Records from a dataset
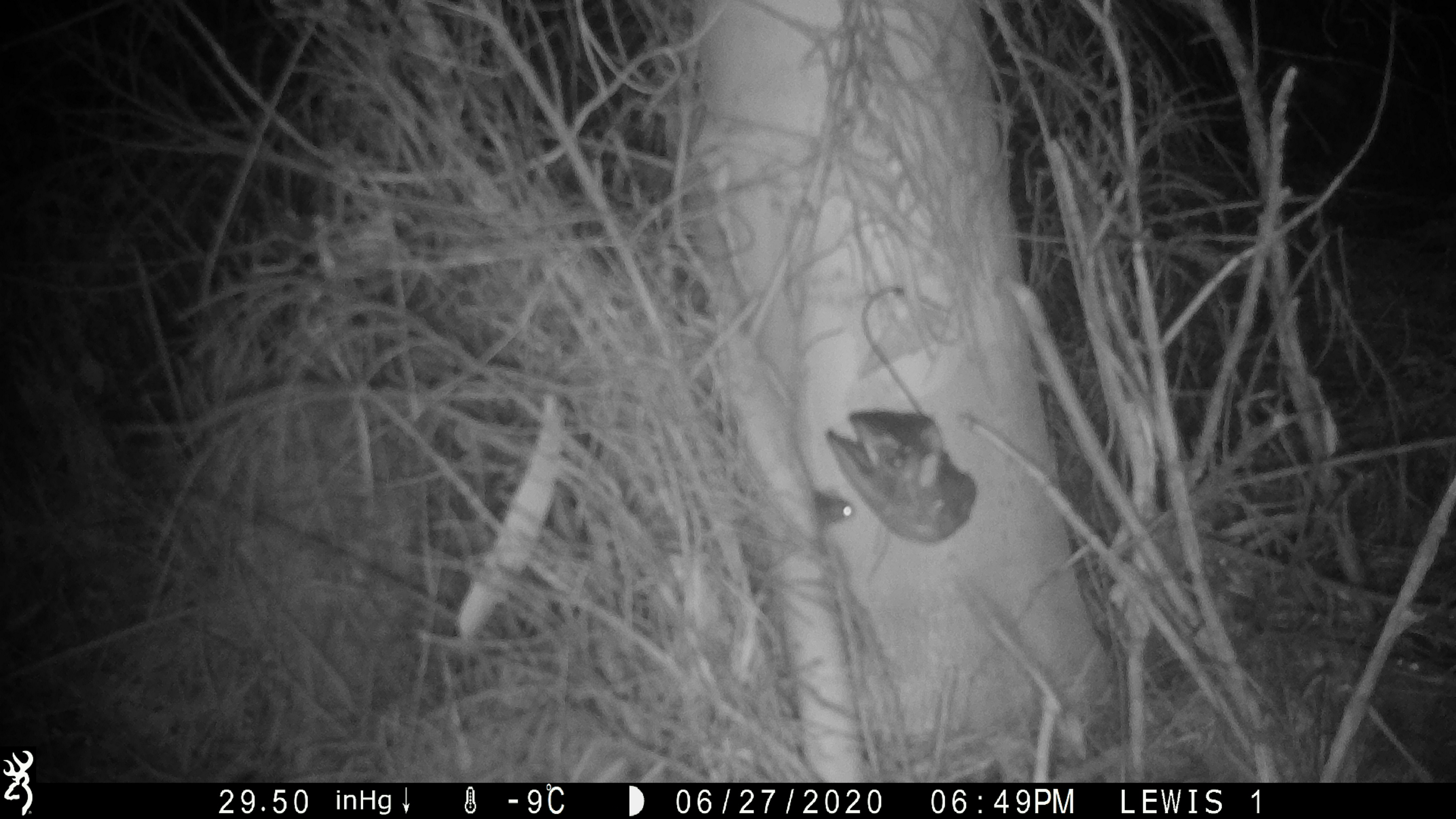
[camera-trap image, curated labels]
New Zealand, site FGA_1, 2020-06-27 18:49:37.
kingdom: Animalia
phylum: Chordata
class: Mammalia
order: Rodentia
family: Muridae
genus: Mus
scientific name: Mus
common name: mouse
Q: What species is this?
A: Mouse (Mus).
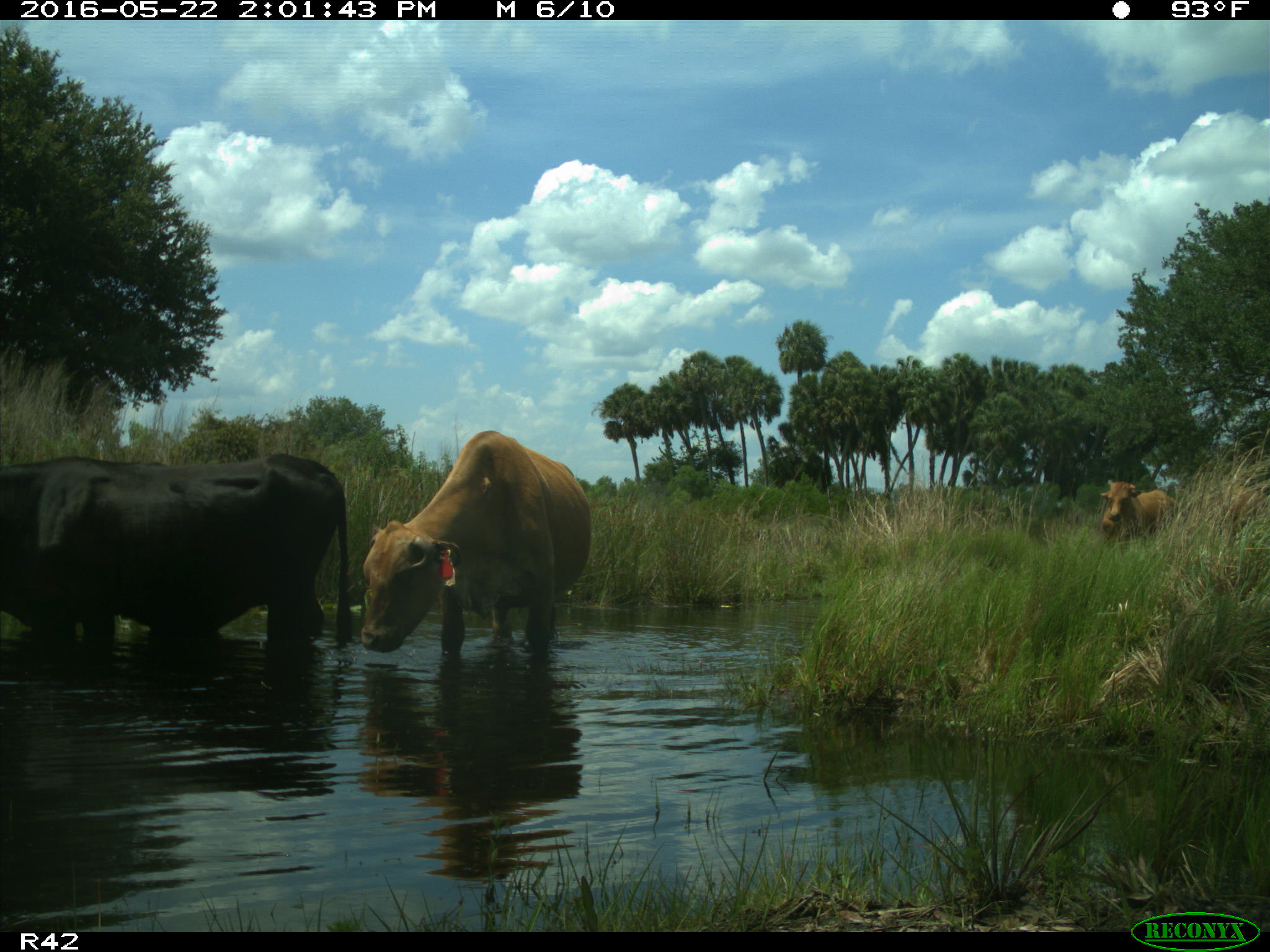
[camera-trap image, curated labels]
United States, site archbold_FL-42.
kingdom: Animalia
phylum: Chordata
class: Mammalia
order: Artiodactyla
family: Bovidae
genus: Bos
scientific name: Bos taurus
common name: domestic cow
Bos taurus (domestic cow).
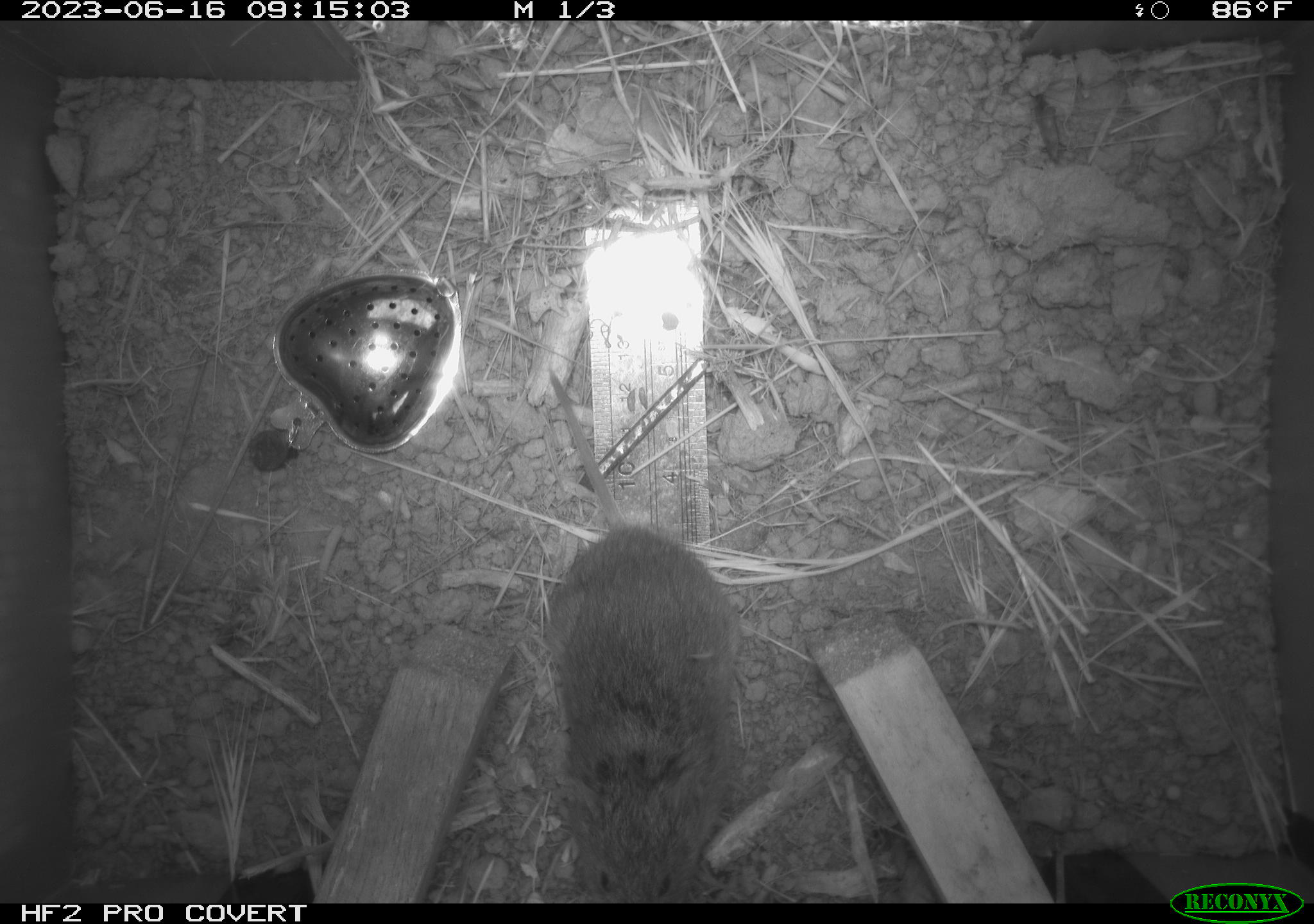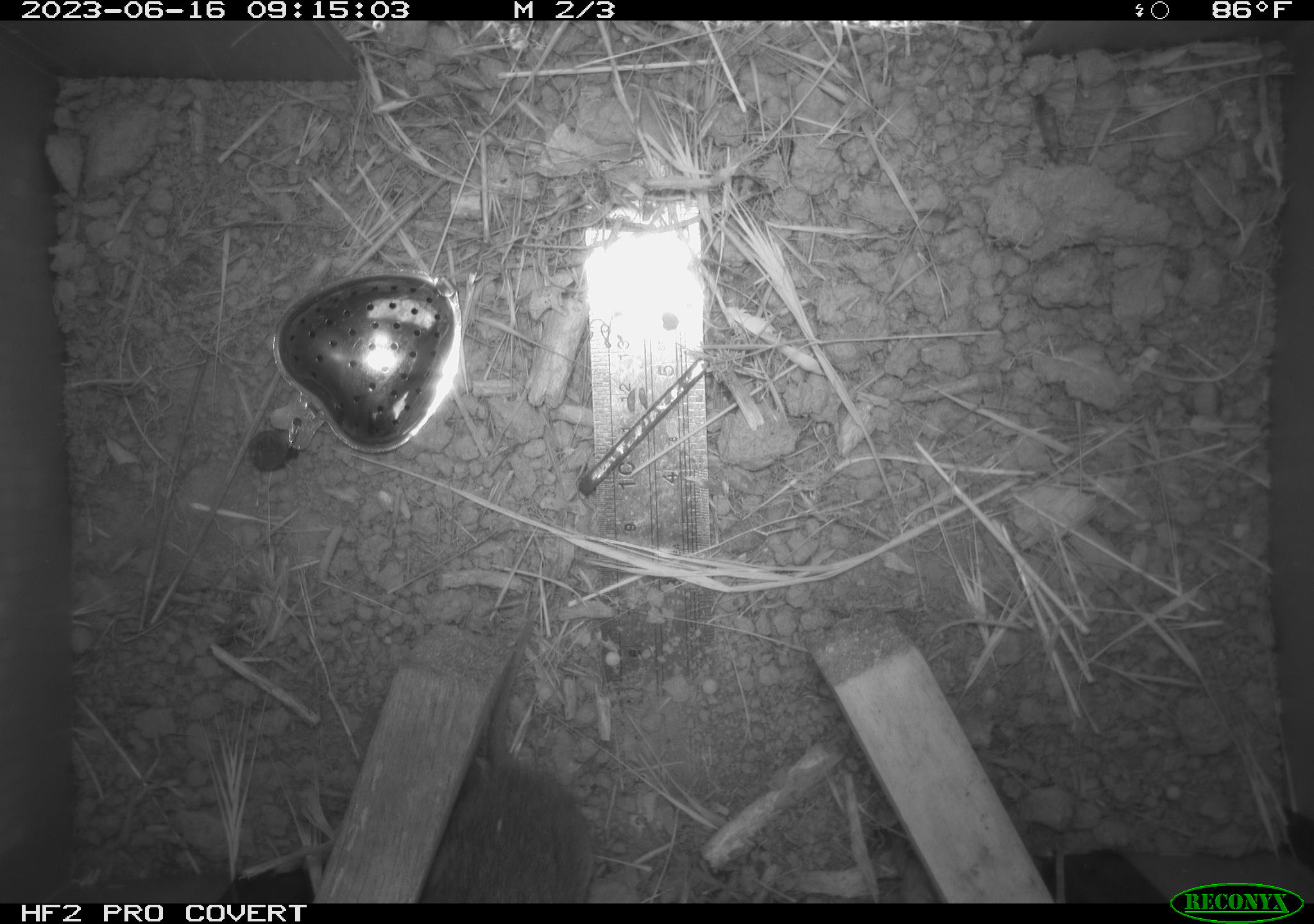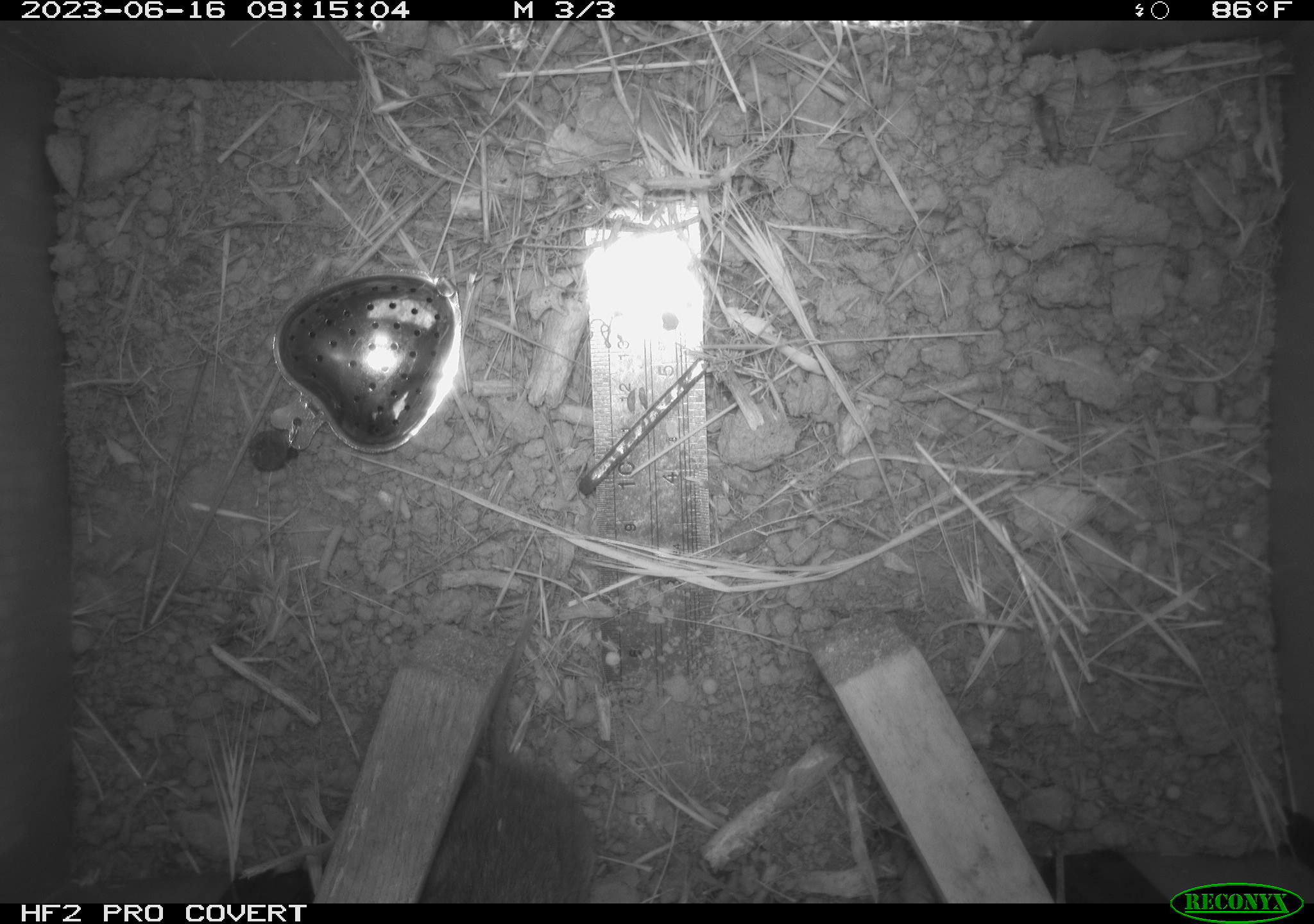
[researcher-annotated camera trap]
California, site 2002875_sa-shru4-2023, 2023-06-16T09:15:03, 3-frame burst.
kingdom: Animalia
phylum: Chordata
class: Mammalia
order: Rodentia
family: Cricetidae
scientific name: Arvicolinae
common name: voles, lemmings, and muskrats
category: arvicolinae subfamily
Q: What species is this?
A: Arvicolinae subfamily (voles, lemmings, and muskrats) (Arvicolinae).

◆ **To do**: Print the records above verbatim, minus any pictures.

◆ **Output for this task**:
[camera-trap image, curated labels]
New Zealand, site FGA_1, 2020-06-27 18:49:37.
kingdom: Animalia
phylum: Chordata
class: Mammalia
order: Rodentia
family: Muridae
genus: Mus
scientific name: Mus
common name: mouse
Q: What species is this?
A: Mouse (Mus).
[camera-trap image, curated labels]
United States, site archbold_FL-42.
kingdom: Animalia
phylum: Chordata
class: Mammalia
order: Artiodactyla
family: Bovidae
genus: Bos
scientific name: Bos taurus
common name: domestic cow
Bos taurus (domestic cow).
[researcher-annotated camera trap]
California, site 2002875_sa-shru4-2023, 2023-06-16T09:15:03, 3-frame burst.
kingdom: Animalia
phylum: Chordata
class: Mammalia
order: Rodentia
family: Cricetidae
scientific name: Arvicolinae
common name: voles, lemmings, and muskrats
category: arvicolinae subfamily
Q: What species is this?
A: Arvicolinae subfamily (voles, lemmings, and muskrats) (Arvicolinae).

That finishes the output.